Three friends

I will retell a fable. I follow the traditions. Once upon a time there were three friends: Cricket, Frog and Mosquito. They would go to every place together; they would do everything together. 

One day Frog said: “Once the water returns into the river, perhaps we’ll catch a carp. Let us take up a net and go searching. Mosquito said: “Yes, let’s go! I’m certain that there are many". Cricket said: “Come, let’s go, we will get and lack for nothing".

They continued together. They said someone should not precede another, because else (literally: it is like that), all their friendship would be spoiled. They reached the bank of the water. Frog said: “Well, Cricket. It is of a truth we came to fish, but my sight will have to watch out and see for us until the water will be deep; thereafter until there are carps. Till they aren’t, till then let us go somewhere else. Till the water is deep, till then let us go over there.


Questions:

a) What are the names of the three friends?

b) What will they do with the net?

 

1 "ay jandi-jandi" is translated by me here as  "I will retell a fable". The word "jandi" means  tell a fable. Doubling of a verb usually gives the idea of repeating the action (see Lesson 18). Sandra Bornand gives a somewhat different first sentence in her thesis as she writes about a women who starts to tell a fable about a hare and a hyena: "ay jandey jandey" (page 85). She translates this by "mes contes mes contes" (my stories/fables, my stories/fables). In a footnote she reports that one of her informants suggest another introduction: "ay jandey ay jandey". According to the same informant this translates as "je conte je conte" (I tell, I tell).  

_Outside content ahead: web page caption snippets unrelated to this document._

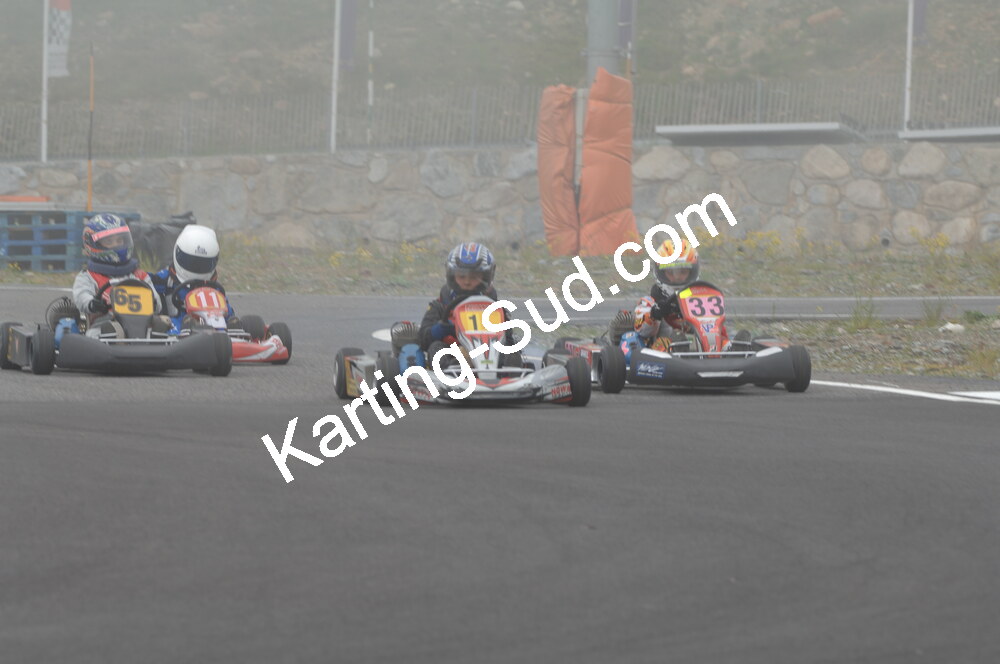 26 - 27/07/2008 : Challenge International 2.4 à Andorre (Photos Patrick Lascombes) 2008 — karting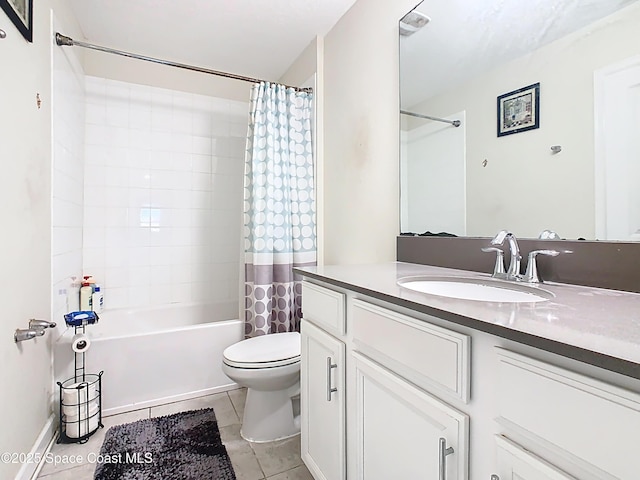 1059 Blackwolf Run Rd, Davenport, FL 33896 - photo 30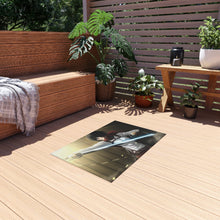 Load image into Gallery viewer, Mikasa Rug
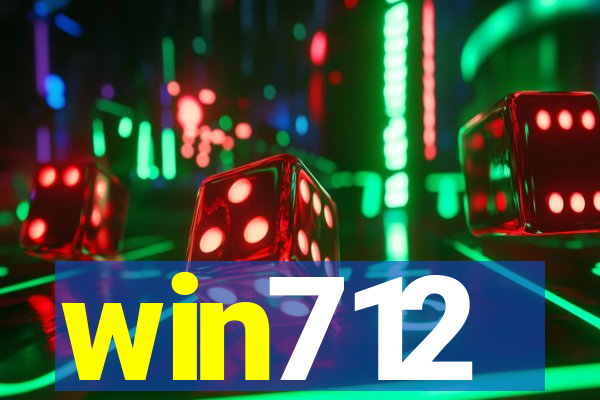 win712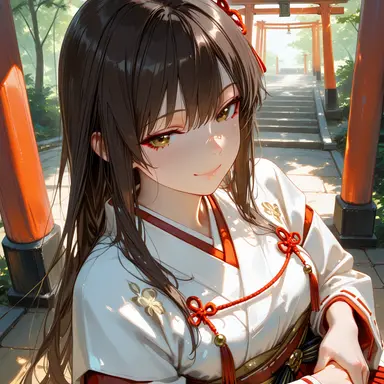 Profile image of 카에데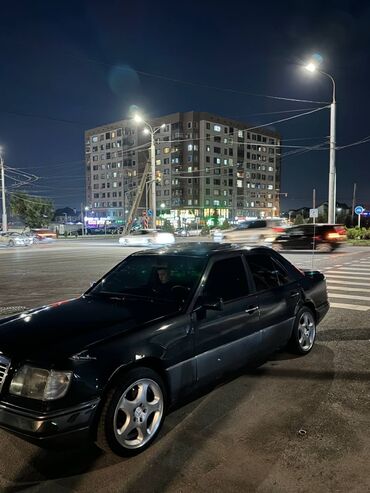 диск камаза: Диски R 17 Mercedes-Benz, Комплект, отверстий - 5, Б/у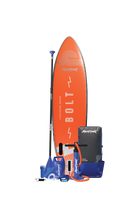 Aquaplanet BOLT 9'4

2 "ay naamey-naamey" is translated by me here as "I follow the traditions". This translation is uncertain and it is based upon the meaning of the word  "naamu"  (culture, habit, tradition). In her thesis Sandra Bornand reports (page 85, footnote 2) that this expression is translated by some as "mes traditions mes traditions" (my traditions, my traditions). This expression is exclaimed -in the context of Bornand- by the audience and not by the storyteller. Thatis why it is translated by others as "je réponds je réponds" (I answer, I answer), as a reaction to the "je conte je conte" (see footnote 1 above).